Het EESC is van oordeel dat het toekomstige algemene Europese strategische plan voor risicocommunicatie — mits in combinatie met een reeks operationele, op specifieke contexten afgestemde maatregelen — van cruciaal belang is om te kunnen beoordelen in hoeverre alle verantwoordelijken op elk niveau in staat zijn om doeltreffend, tijdig en adequaat te reageren op de behoeften van de burgers op het gebied van veiligheid, transparantie en betrouwbaarheid van de voedselketen.

4.7.3.

Onzekerheden moeten worden onderkend en beschreven, waarbij eventuele leemten in de gegevens of kwesties in verband met niet-geharmoniseerde analysemethoden moeten worden gesignaleerd. In dit verband is het van essentieel belang dat communicatoren consistente boodschappen overbrengen en dat communicatiekanalen interactief en controleerbaar zijn, waarbij voortdurend toezicht wordt gehouden op de doeltreffendheid daarvan.

Opgeslagen gegevens:
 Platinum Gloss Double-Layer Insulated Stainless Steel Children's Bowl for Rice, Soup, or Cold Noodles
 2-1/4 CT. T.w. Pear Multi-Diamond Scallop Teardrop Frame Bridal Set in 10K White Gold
==
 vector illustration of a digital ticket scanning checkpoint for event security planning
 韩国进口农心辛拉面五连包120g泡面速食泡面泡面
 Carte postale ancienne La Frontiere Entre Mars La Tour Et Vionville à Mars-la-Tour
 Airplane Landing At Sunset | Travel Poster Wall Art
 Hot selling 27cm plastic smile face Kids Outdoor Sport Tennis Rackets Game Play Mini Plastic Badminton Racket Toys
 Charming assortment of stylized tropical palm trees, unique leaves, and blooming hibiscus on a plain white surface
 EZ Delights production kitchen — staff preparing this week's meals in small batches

Wat wordt gevraagd: Schrijf een vervolg op de getoonde passage over risicocommunicatie in de voedselketen, beginnend na de laatste zin ervan. De gegevens zijn afkomstig uit een andere bron.

Het antwoord:
4.7.4.

Volgens het EESC is het verder essentieel dat communicatiemaatregelen gepaard gaan met campagnes om verkeerde informatie en misvattingen tegen te gaan, om te voorkomen dat de juiste risicoanalyses op slinkse wijze worden gebruikt om innovatie, met name door het mkb, te blokkeren.

4.7.5.

Het is van belang de coördinatie met de nationale autoriteiten en instanties te versterken ter wille van een doeltreffend waarschuwingssysteem om de samenhang van de communicatie te waarborgen en om een gestructureerde en systematische dialoog met het maatschappelijk middenveld te starten. Binnen dat kader kan het EESC met zijn structuren voor duurzame voedselsystemen een nuttige en concrete bijdrage leveren.

4.7.6.

Tot slot moeten de internationale coördinatie en samenwerking met onze belangrijkste handelspartners worden uitgebreid, met name in het kader van de vrijhandelsovereenkomsten, teneinde gemeenschappelijke richtsnoeren voor risicobeoordeling te waarborgen en geharmoniseerde methodologische beoordelingscriteria te ontwikkelen, conform de dekking van mondiale risico’s in het kader van de Codex Alimentarius.

4.8.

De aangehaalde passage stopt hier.